PASSAGE FOR REVIEW ->
□ □ □ □ □

I think I bummed some folks out last week with my “hard truths about writing and publishing” post. The goal, of course, was not to send you under your desk, blubbering into a bottle of cheap vodka while warming yourself by the fires of your burning manuscript, but rather, to present the sometimes harsh realities that you will need to overcome.
Or, as I am wont to put it, it was to teach you to harden the fuck up, Care Bear.
Just the same, I’d like to now apply the ice pack to your bruised cheek.
For all the seeming hopelessness of the publishing industry and one’s entry into (or around) it, it’s actually not at all hopeless. Difficult is not the same thing as hopeless, nor should we assume that “difficult” translates to “so hard it’s not worth doing.”
If you want to be a writer, fuck anybody who tells you differently:
It’s worth doing.
Not just because of some namby-pamby selfish “Waah it’s what I want” tantrum but rather, because stories make the world go around. Because stories can change us — both the reader and the writer. Because writing is everywhere: nearly anything that’s ever happened has happened because someone wrote some shit down. And also —
BECAUSE FUCK YEAH, WRITERS.
So, that being said, I’d like to note that (in the voice of the get-rich-quick infomercial), you too can make money at writing. No, seriously. I’m not fucking around. We writers like to go on and on about how it’s a poor man’s game and writing is a thankless job and here we are eating ramen noodles out of a hobo’s codpiece and we have the same hourly rate as those poor bastards who built the Pyramids, blah blah blah. But that’s just melodrama because, hey, we writers trend toward it like drunks veering toward the nearest bar. (Conflict is our bread and butter, after all.)
In terms of making money as a writer, I do all right. In fact, I’m doing better every year.

□ □ □ □ □

WORK ITEM -> In the post about writing and publishing, how does the writer describe their own earnings from writing?

DATA ->
□ □ □ □ □

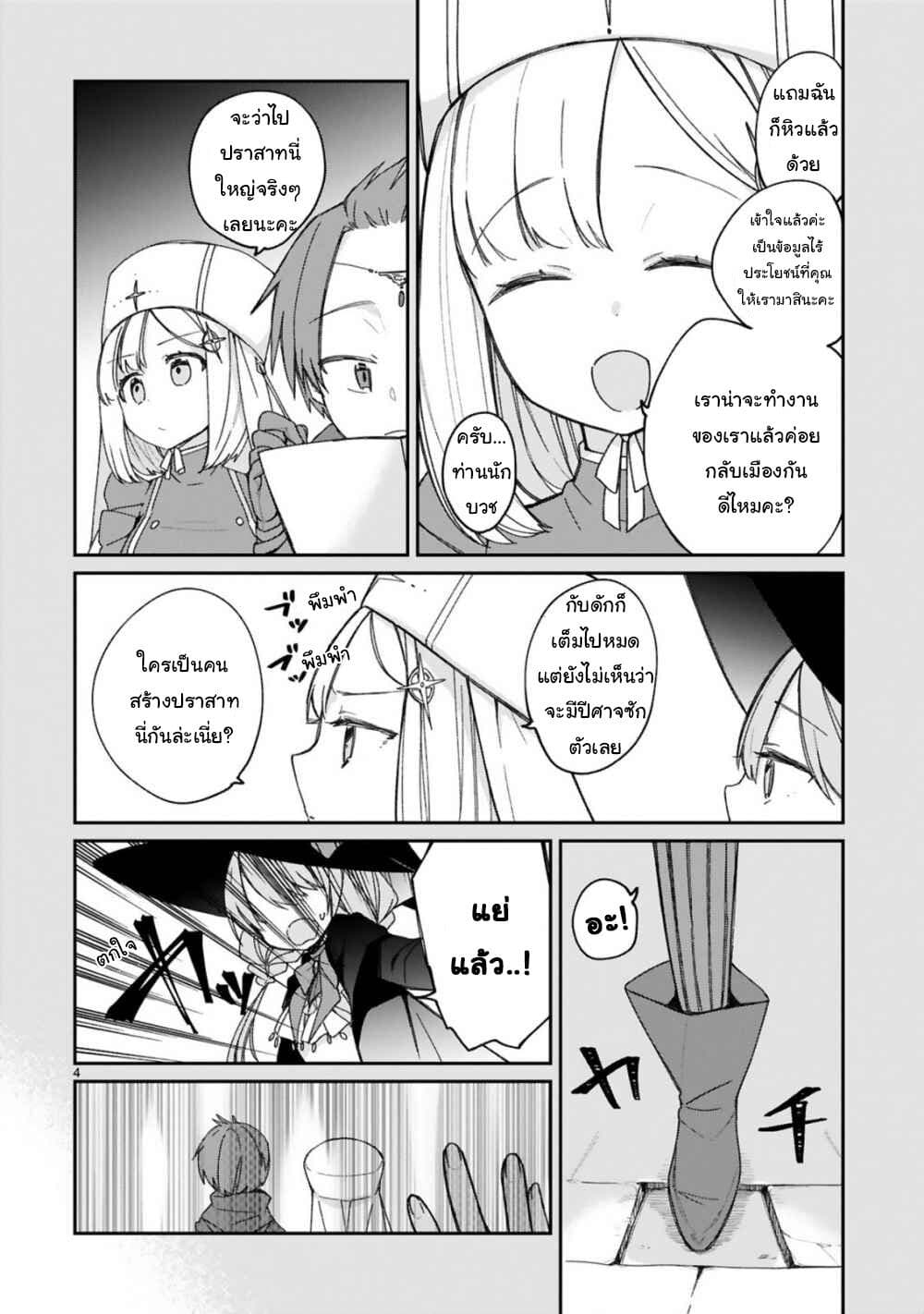 Maou-sama ni Shoukan sa Retakedo Kotoba ga Tsuujinai page 5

□ □ □ □ □

ANSWER FOR THIS EXERCISE -> The writer does all right and is doing better every year.